» LIST OF TASKS:
#1 In the blog post about Belfast, which section of the Sunday New York Times ran the piece the writer praises?
#2 In the blog post about Belfast, rewrite the paragraph that begins "Sixteen years later" as a short bulleted list that keeps its main facts.
#3 Continue the blog post about Belfast and the New York Times travel piece from the point where it stops.
------ SOURCE TEXT ------
The NY Times Discovers The Real Belfast!!!!

I have given up counting the number of times I have pointed out in posts on this blog just how different Belfast and Northern Ireland is today from the popular images that still seem to dominate in the media. In recent posts I've even had to defend some public comments I made to that effect.

Well, thanks to a nice piece in this week's travel section of the Sunday New York Times (free subscription required), I will at least have some place to point for support. Listen up folks -- here is an excerpt:

Sixteen years later [after the writer's previous visit], Belfast is almost unrecognizable. The city center is now a thriving social hub - with young, well-dressed couples whiling away their weekend afternoons at a series of fashionable cafes. A clutch of boutique hotels and first-class restaurants has opened up in recent years, and there have been sightings of visiting celebrities like Bono, Colin Farrell and Brad Pitt regularly reported by The Belfast Telegraph. Parts of the formerly neglected downtown are now vast construction sites, as developers have moved in to convert decaying mid-19th-century buildings into luxury condos and retail spaces. Striking new public buildings dot the waterfront, itself the recipient of a handsome promenade that rings the city's perimeter.
------ PROVIDED DATA ------
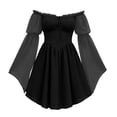 thumbnail image 1 of QTISFD Women's Medieval Renaissance Fairy Dress Chiffon Off Shoulder Long Bell Sleeve Lace Up Short Dresses Gothic Court Dress, 1 of 9
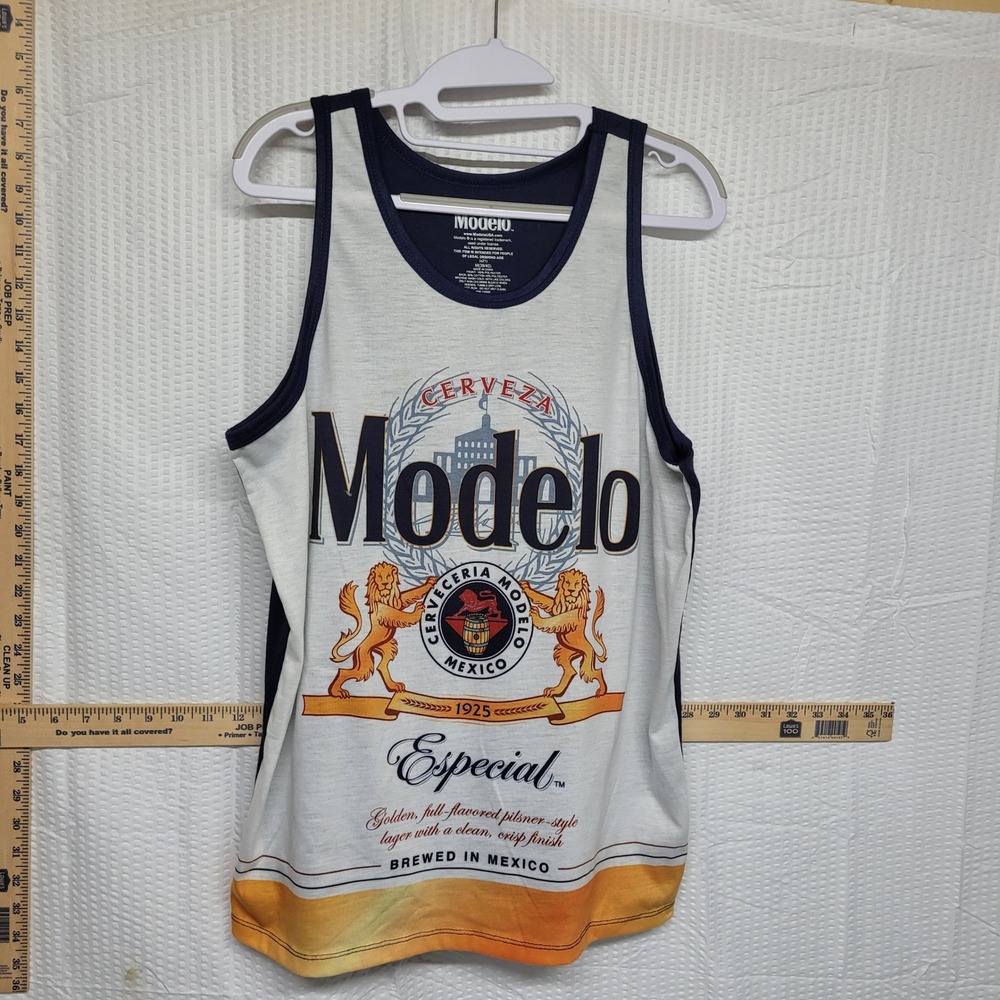 Modelo‎ Especial Beer Graphic Tank Top Mens Medium Navy Blue White Sleeveless
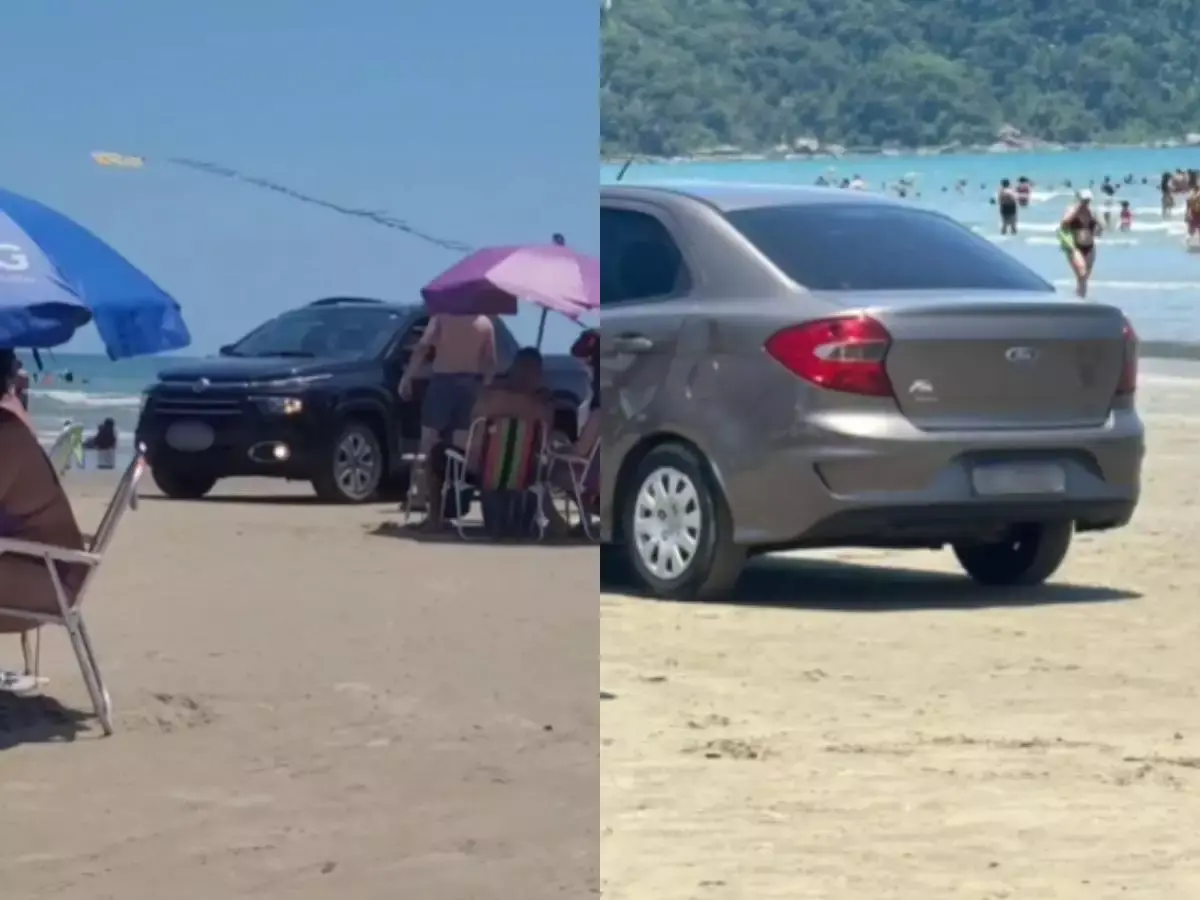 Carros são flagrados andando na praia entre banhistas em Praia Grande, no litoral de São Paulo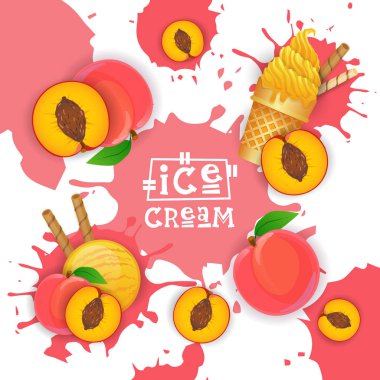 Şeftali tadı tatlı renkli Poster ile dondurma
------
» ACTIVITY ANSWERS:
#1 The travel section.

#2
- Sixteen years after the writer's previous visit, Belfast is almost unrecognizable.
- The city center is a thriving social hub where young, well-dressed couples spend weekend afternoons at fashionable cafes.
- Several boutique hotels and first-class restaurants have opened in recent years.
- The Belfast Telegraph regularly reports sightings of visiting celebrities such as Bono, Colin Farrell and Brad Pitt.
- Developers are converting decaying mid-19th-century buildings in the formerly neglected downtown into luxury condos and retail spaces.
- Striking new public buildings line the waterfront, which now has a handsome promenade ringing the city's perimeter.

#3
Most surprising, during a three-day visit in late June, I saw almost no policemen on the streets, I experienced no searches by armed guards as I entered public buildings, and witnessed none of the fear and paranoia that seemed so common in 1989. And all this was still weeks before the announcement by the I.R.A. that it was renouncing all use of violence, the most significant step in the peace process since the 1994 cease-fire - giving even more hope to the locals that the violence of the city's past might one day be a distant memory. (One thing hadn't changed, however: there were still no lockers at the train station.)